ТЕКСТ СТРАНИЦЫ ::
• • • • • • •

Дорога на космодром
Шрифт:
«Оригинальность проектов Телешова заключается в том, что конструктор пришел к мысли о создании силы тяги для своего аппарата с помощью реактивного двигателя. Конечно, силовая установка, предложенная Н. Телешовым, если подходить к ней с позиций сегодняшнего дня, несовершенна. Но интересно и важно то, что уже в то время (1867) русские изобретатели обращались к возможности использования реактивной силы отбрасываемых продуктов сгорания».
Этот отзыв опоздал на сто лет. Когда Телешов познакомил со своими «системами» ученых Академии наук и военных, он получил другие отзывы: изобретение его было «признано мечтою». На первую, еще не реактивную, «систему» патент Николаю Афанасьевичу выдали только во Франции. Он датирован 26 октября 1864 года. Вот тогда и началась его работа над ракетопланом, которую он закончил через три года. Свои расчеты и чертежи, которые легко можно спутать с набросками вариантов Ту-144 или истребителей Су, Телешов передал в 1867 году в военное министерство. О дальнейшем легко догадаться. Ведь в том же самом году К. И.
Военное министерство в помощи Телешову отказало. Он снова обращается к французам. Денег, необходимых на постройку «ракетной системы», он от них не ждет, но хочет добиться хотя бы официального признания. Формальных причин отказать русскому изобретателю у французов нет: никто ничего подобного никогда не предлагал. А построят ли этот аппарат и будет ли он летать – это не их дело. И 19 октября 1867 года, за 36 лет до того, как от Земли оторвался первый – плюющийся дымом, похожий на рассохшуюся этажерку – самолет, русский изобретатель получил патент на ракетоплан – документ о том, что Николай Афанасьевич Телешов уже жил в веке реактивной авиации.
Мне не удалось найти каких-нибудь доказательств того, что о работах Телешова знал другой талантливый русский инженер – Сергей Сергеевич Неждановский. Вероятно, и он не был «продолжателем» и шел своим путем, когда в 1880 году начал размышлять над применением реактивных сил в летательных аппаратах. Неждановский окончил физико-математический факультет Московского университета, но, увлекшись техникой, поступил затем в Московское техническое училище, чтобы получить диплом инженера. На диплом терпения у него не хватило: все время отдавал он изобретательству. Он убежден, что построить реактивный летательный аппарат в принципе можно. Заботят его уже не общие вопросы, а чисто инженерные проблемы: как подавать горючее в камеру сгорания? Можно ли управлять тягой такого двигателя? Нельзя ли добавить к истекающим газам атмосферный воздух и тем самым увеличить эту тягу? Что лучше использовать: сжатый воздух? пар? порох? нитроглицерин? А может быть, жидкие взрывчатые смеси? В 1882-1884 годах он вплотную подходит к идее жидкостного ракетного двигателя. «…Можно получить взрывную смесь из двух жидкостей, смешиваемых непосредственно перед взрывом, – пишет Неждановский. Этим способом можно воспользоваться для устройства летательной ракеты с большим запасом взрывчатого вещества, делаемого постепенно, по мере сгорания. По одной трубке нагнетается насосом одна жидкость, по другой другая, обе смешиваются между собой, взрываются и дают струю…» Если бы вы спросили, как, в самых общих чертах, работает двигатель современной космической ракеты, я мог бы переписать эти слова Сергея Сергеевича, не изменив в них ни единой буквы.

• • • • • • •

ИЗВЛЕЧЁННЫЕ ДАННЫЕ ::
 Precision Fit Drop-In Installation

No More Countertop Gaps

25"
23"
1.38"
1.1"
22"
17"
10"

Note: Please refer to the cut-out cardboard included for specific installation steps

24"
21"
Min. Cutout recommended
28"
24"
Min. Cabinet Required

• • • • • • •

ЗАДАНИЕ A ::
Ответьте на вопросы по тексту «Дорога на космодром».
(i) Какой датой помечен выданный во Франции патент Телешова на первую «систему»?
(ii) Когда Телешов получил патент на ракетоплан?
(iii) В каком году Неждановский начал размышлять над применением реактивных сил в летательных аппаратах?
ЗАДАНИЕ B :: Перепишите из текста «Дорога на космодром» всё от слов «Этот отзыв опоздал» вниз до слов «самом году К. И.» включительно.

ОТВЕТ A ::
(i) 26 октября 1864 года.
(ii) 19 октября 1867 года.
(iii) В 1880 году.

ОТВЕТ B ::
Этот отзыв опоздал на сто лет. Когда Телешов познакомил со своими «системами» ученых Академии наук и военных, он получил другие отзывы: изобретение его было «признано мечтою». На первую, еще не реактивную, «систему» патент Николаю Афанасьевичу выдали только во Франции. Он датирован 26 октября 1864 года. Вот тогда и началась его работа над ракетопланом, которую он закончил через три года. Свои расчеты и чертежи, которые легко можно спутать с набросками вариантов Ту-144 или истребителей Су, Телешов передал в 1867 году в военное министерство. О дальнейшем легко догадаться. Ведь в том же самом году К. И.